Two novel azo-colorants derived from phloroglucinol and antipyrine as well as 10 metal complexes with Co(II), Ni(II), Zn(II), Cu(II), and Cd(II) were isolated and studied by a set of methods (1H, 13C NMR, IR, UVVIS, EPR, X-ray structure determination). The azo-coupling of phloroglucinol with a 5-pyrazolone amino-derivative led to the isolation of a colorant H3L1 which was presented in the hydroxy-azo tautomeric form. At nitrosation of H3L1, the product H3L2 was isolated, which can be described as trioxo di-hydroxylamino hydrazone. According to the X-ray structure determination, the Cd-complex of H3L1 exhibited the dimeric form with two unionized organic ligands in the inner sphere. It was also found that chloride anions bridge two cadmium cations to form dimers. According to EPR spectra, the Cu complex with H3L1 exhibited distorted tetragonal symmetry associated with the dx2-y2 ground state rather than dz2, and the corresponding Cu–H3L2 complex was described by a cubic symmetry of the coordination medium. Both H3L1, H3L2, and their metal complexes show coloristic activity towards wool, polyamide, and polyacetate fibers, which are strongly resistant towards UV-irradiation. The H3L2 compound possessed good sorption activity towards heavy metal cations from aqueous solutions of trace concentrations both under static and dynamic conditions.

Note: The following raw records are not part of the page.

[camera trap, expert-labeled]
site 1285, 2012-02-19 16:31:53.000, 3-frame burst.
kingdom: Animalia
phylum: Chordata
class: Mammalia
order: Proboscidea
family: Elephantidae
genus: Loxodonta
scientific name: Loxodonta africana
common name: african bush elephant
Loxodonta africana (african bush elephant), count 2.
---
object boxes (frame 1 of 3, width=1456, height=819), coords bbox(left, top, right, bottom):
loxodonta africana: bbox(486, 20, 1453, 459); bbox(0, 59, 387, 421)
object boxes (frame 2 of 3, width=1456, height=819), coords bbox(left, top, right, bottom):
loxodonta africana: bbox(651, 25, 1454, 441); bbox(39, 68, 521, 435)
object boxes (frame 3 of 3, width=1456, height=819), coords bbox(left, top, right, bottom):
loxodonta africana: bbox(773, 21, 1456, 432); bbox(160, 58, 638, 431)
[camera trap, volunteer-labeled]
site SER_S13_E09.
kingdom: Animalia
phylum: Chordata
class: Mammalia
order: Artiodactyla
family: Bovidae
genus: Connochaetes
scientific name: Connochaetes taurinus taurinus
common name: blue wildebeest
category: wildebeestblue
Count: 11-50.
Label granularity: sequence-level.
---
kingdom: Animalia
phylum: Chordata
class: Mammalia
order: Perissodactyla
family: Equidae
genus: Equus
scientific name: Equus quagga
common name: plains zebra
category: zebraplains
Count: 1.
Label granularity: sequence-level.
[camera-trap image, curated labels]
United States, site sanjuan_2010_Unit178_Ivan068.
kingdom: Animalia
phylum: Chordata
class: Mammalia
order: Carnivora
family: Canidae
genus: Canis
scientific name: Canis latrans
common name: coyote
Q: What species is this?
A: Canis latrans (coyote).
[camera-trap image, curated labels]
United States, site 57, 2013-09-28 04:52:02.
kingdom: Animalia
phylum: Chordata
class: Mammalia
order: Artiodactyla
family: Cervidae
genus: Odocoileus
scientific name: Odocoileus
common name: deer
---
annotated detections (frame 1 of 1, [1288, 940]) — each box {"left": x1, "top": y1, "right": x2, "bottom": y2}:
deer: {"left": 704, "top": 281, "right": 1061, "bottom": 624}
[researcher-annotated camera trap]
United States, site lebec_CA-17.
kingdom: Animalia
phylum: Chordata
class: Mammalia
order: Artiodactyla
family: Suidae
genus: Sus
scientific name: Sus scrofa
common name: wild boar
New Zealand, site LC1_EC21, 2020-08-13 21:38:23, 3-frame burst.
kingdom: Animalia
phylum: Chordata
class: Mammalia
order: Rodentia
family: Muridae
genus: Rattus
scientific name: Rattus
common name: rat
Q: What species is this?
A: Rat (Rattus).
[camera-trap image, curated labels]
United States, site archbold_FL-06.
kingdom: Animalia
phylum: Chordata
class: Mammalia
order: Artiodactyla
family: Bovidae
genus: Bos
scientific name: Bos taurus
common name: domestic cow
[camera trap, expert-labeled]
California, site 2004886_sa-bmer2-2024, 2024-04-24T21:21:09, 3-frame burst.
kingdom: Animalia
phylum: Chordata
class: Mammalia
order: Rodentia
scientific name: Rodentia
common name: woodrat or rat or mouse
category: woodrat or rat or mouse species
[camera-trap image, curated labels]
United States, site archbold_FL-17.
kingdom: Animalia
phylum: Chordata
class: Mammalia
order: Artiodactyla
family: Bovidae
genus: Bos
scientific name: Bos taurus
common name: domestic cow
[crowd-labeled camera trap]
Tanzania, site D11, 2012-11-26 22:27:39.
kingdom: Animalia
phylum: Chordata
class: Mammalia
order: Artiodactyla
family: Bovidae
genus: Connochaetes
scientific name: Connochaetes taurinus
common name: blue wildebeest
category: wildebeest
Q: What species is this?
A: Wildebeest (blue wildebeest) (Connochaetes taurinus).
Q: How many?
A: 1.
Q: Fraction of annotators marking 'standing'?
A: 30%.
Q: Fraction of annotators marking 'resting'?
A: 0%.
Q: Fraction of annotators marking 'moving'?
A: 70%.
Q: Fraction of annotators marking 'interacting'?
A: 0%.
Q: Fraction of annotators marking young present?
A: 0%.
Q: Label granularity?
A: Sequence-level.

TS. Wannida Sapyen presents a talk entitled "Selective colorimetric detection of Cr(VI) using starch-stabilized silver nanoparticles and application for chromium speciation"


Chromium naturally exists in two oxidation states including trivalent chromium (Cr(III)) and hexavalent chromium (Cr(VI)). Cr(III) is an essential nutrient, while Cr(VI) is toxic. Most conventional analytical techniques for chromium speciation that provide high sensitivity, selectivity, and accuracy usually require lengthy analysis, trained personnel, and bulky spaces. Herein, starch-stabilized silver nanoparticles (starch-AgNPs) was proposed to solve this limitation as a fast and selective Cr(VI) sensor via colorimetric detection. Together with inductively coupled plasma atomic emission spectroscopy (ICP-OES), Cr(III) concentration could be accomplished by the subtraction of Cr(VI) concentration from total chromium concentration. To develop a simple and rapid method for a selective Cr(VI) determination by utilizing starch-AgNPs and employ this sensor for chromium speciation in real water samples combined with ICP-OES. The characterization of AgNPs was carried out by transmission electron microscopy (TEM) and UV-Vis spectroscopy. The optimum condition including pH and response time for selective Cr(VI) detection was investigated. The chromium speciation in water samples was determined by the proposed method combined with ICP-OES. The accuracy and precision of the method was evaluated by spiked real water samples and a standard US-EPA Method 7196A. The proposed method showed selectivity toward Cr(VI) in the presence of 50 mM EDTA at the optimum condition (pH 3 and 1 min). In the presence of Cr(VI) ions, the color changed from yellow to colorless and the reduction of UV-Vis signal were observed. Two linear ranges of 0 – 6 μM and 10 – 80 μM with limit of detection of 0.93 μM and 11.57 μM were obtained, respectively. The accuracy and precision of the method was in good agreement with AOAC guidelines. A simple and fast method for selective Cr(VI) detection was developed. The chromium speciation in real samples was successfully applied with acceptable accuracy and precision.